A routine then must not only work for the students but it also must work for you as a teacher. As mentioned previously this article is not meant to tell you as a professional what kind of routine to have in your room or how to run a classroom routine. Instead the intended message is that the importance of a routine is more powerful than we realize. Whether in my case I allow students an opportunity to socialize or rest their heads as students they know this exists everyday and is guaranteed to them in our classroom routine. However, part of that routine are the consequences for not following the routine itself. These consequences are also routine, from gentle reminders to eventual loss of privileges. They are never made up on the spot, they are always made aware of what their next consequence will be. If the time comes when it is time to take away a class from a student that is chronically sleeping during the day, they know what to expect, zero surprises and that even brings a sense of stability whereas that may not occur in their home life.
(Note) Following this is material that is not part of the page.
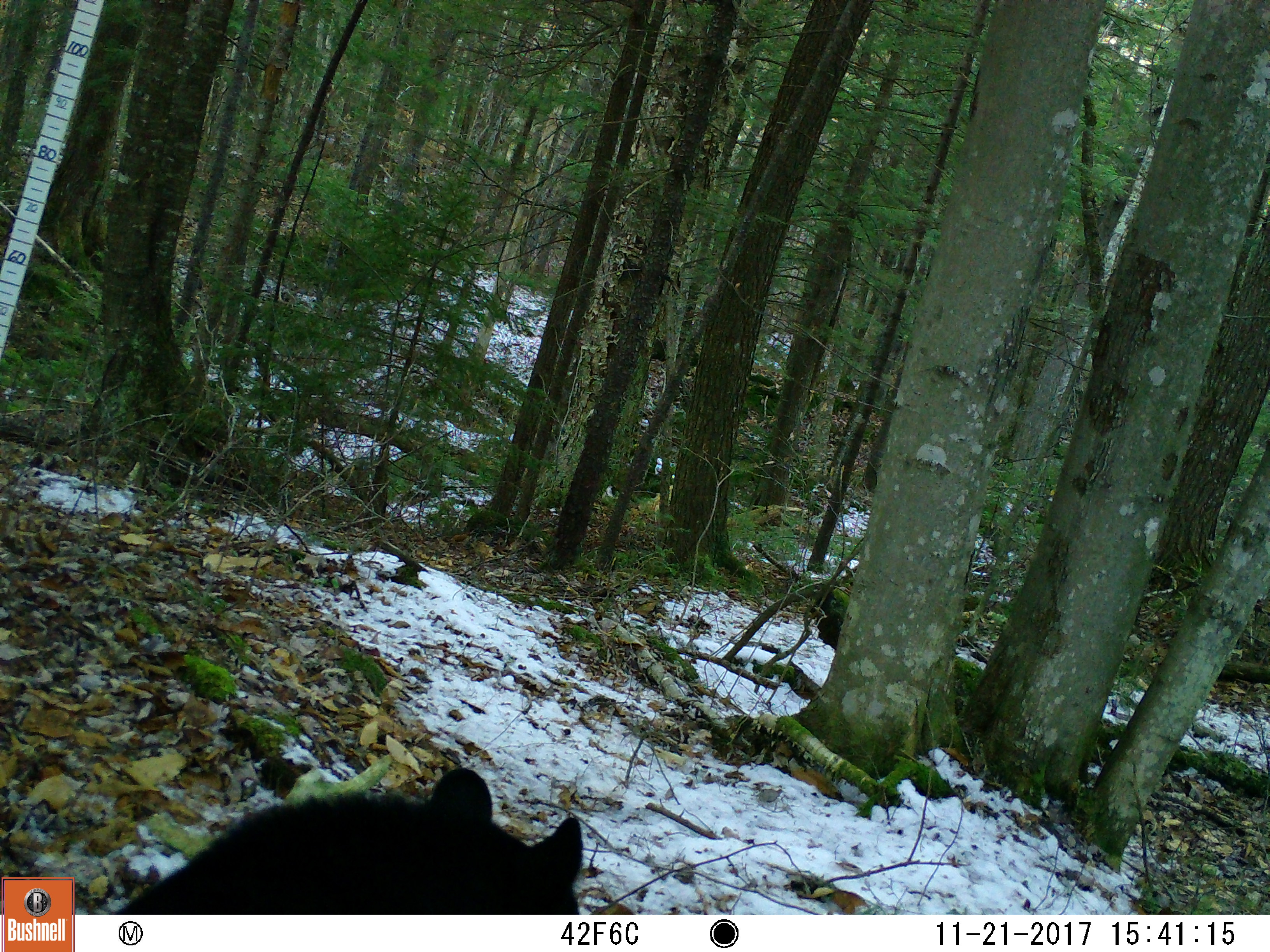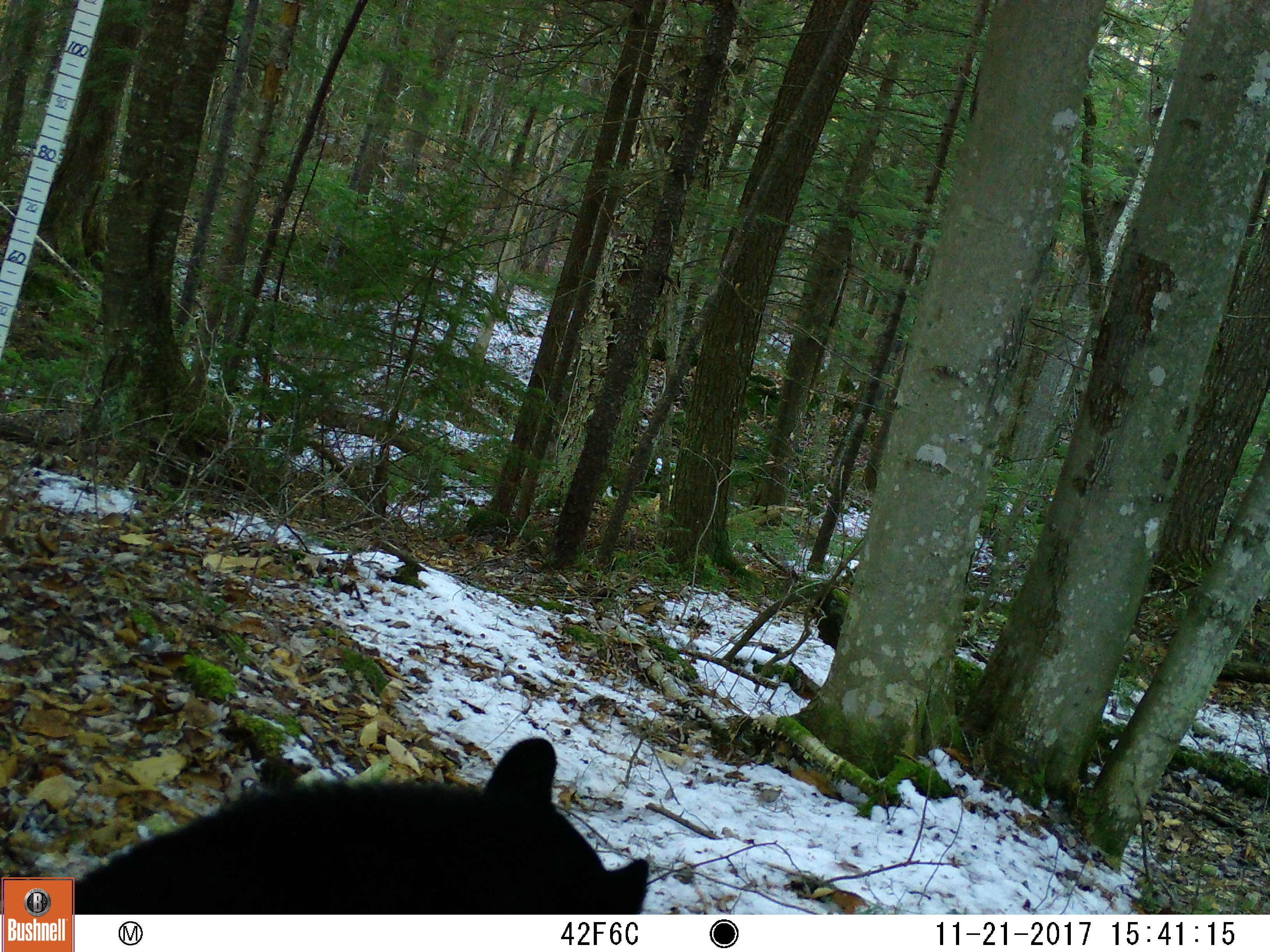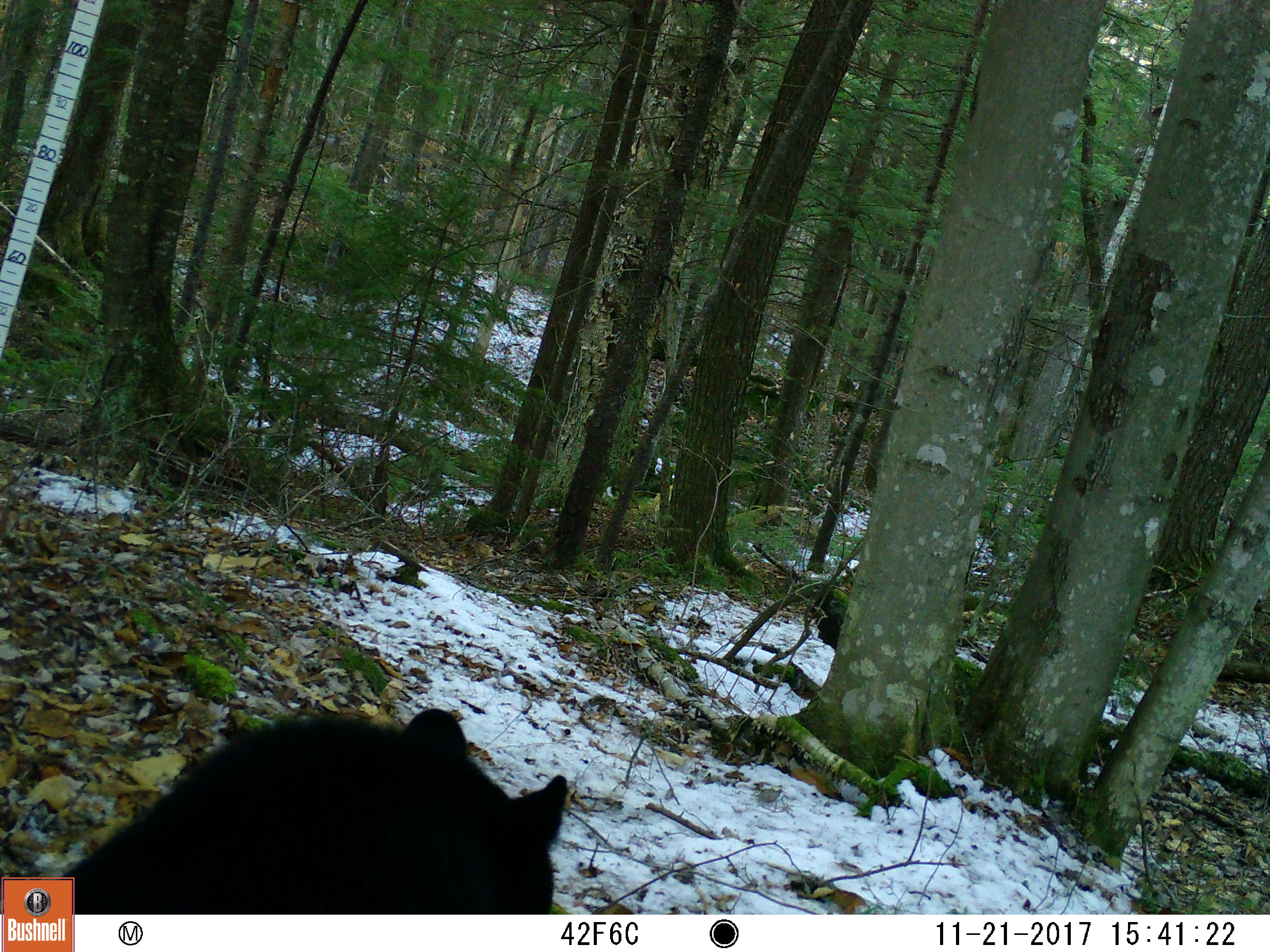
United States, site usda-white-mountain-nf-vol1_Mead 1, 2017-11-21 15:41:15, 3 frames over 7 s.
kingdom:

A final note about routine is that I am fully aware how often and quickly routine can break down in any classroom due to many other factors such as announcements, assemblies, classes getting cancelled, and the daily interruptions that all add up to the chaos that we face as teachers each day. I am certainly no stranger to this. That is why as I have previously stated keep your routines simple and easy, and grow them as your students grow. For me, some of the biggest routines happen during the two 15 minutes blocks then almost nothing interrupts them during the day. All my other routines such as lining up and expected classroom behavior happens on the go is constantly being worked on everyday. There is no secret formula to routine what worked one year may not the next. However as teachers if we can provide even the smallest and simplest routines for our students each day as they enter our classrooms we can make a world of a difference in their lives.